WORK REQUEST → Everything in the listing below should be repeated exactly, apart from the pictures.

DATASET EXCERPT →

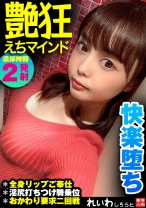 さあや - れいわしろうと - 383REIW-053
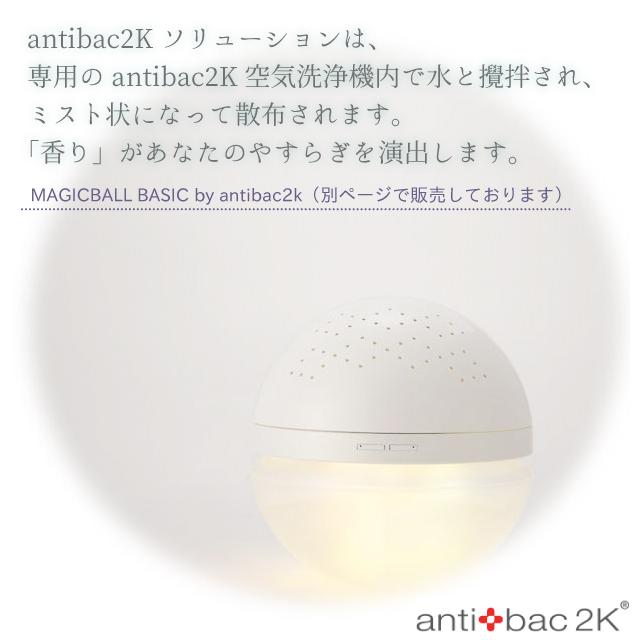 公式認定販売店 antibac2k マジックボール ソリューション ver.2 125ml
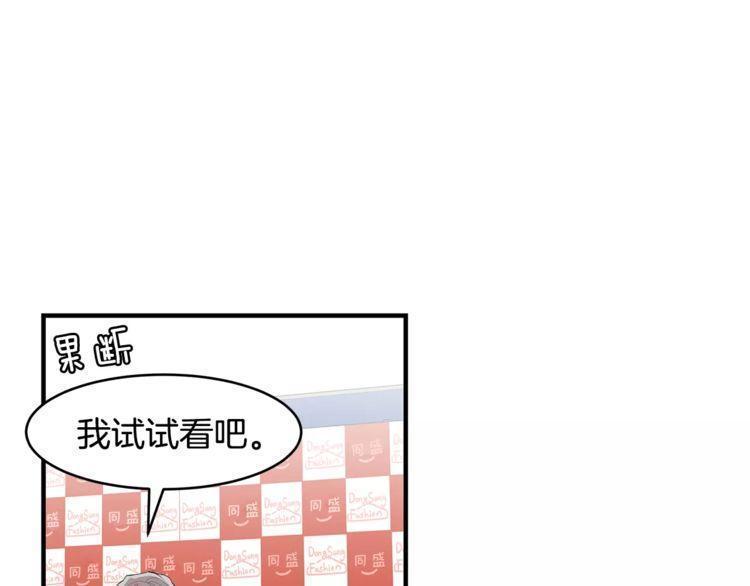 第38话46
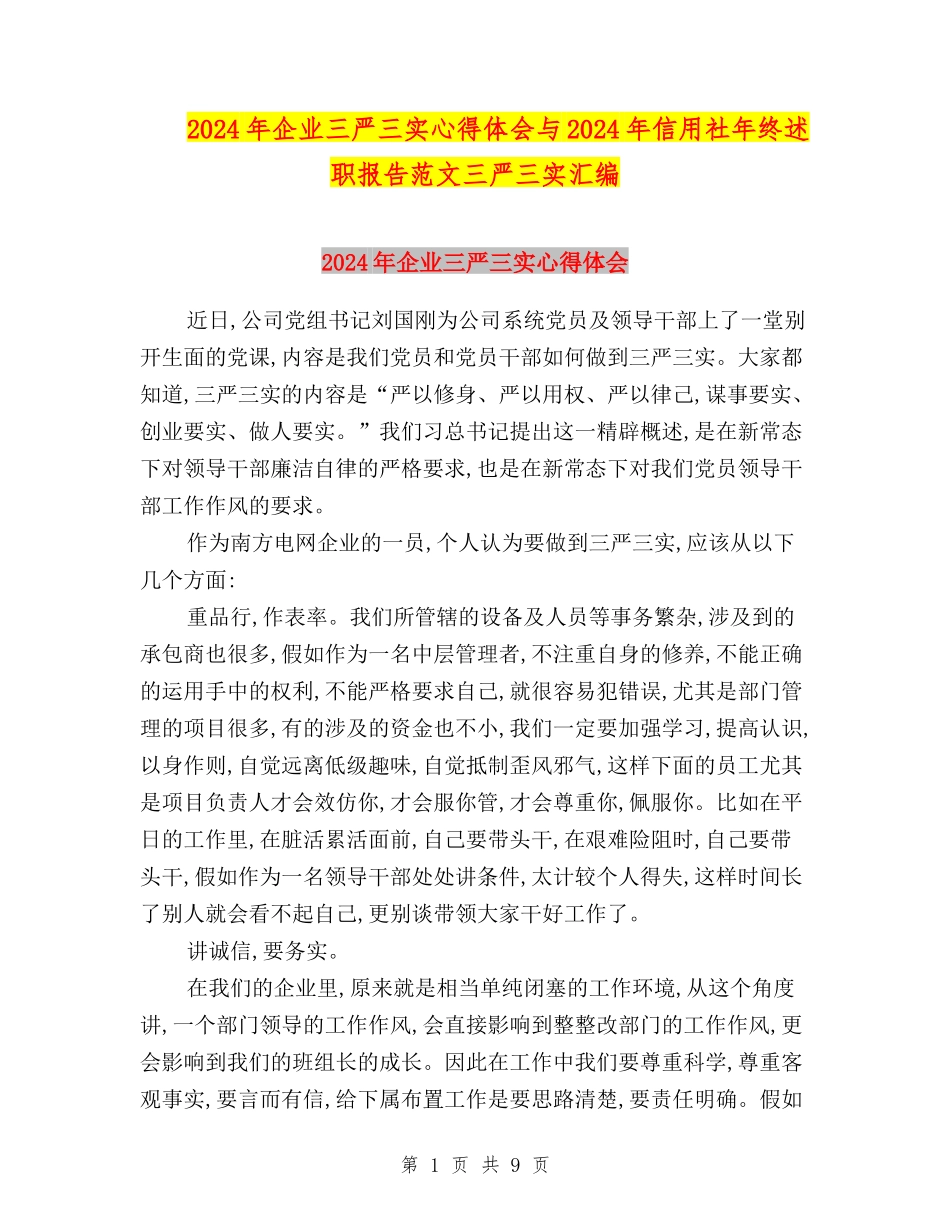 2024年企业三严三实心得体会与2024年信用社年终述职报告范文三严三实汇编_第1页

RESULT FOR THIS EXERCISE →
 さあや - れいわしろうと - 383REIW-053
 公式認定販売店 antibac2k マジックボール ソリューション ver.2 125ml
 第38话46
 2024年企业三严三实心得体会与2024年信用社年终述职报告范文三严三实汇编_第1页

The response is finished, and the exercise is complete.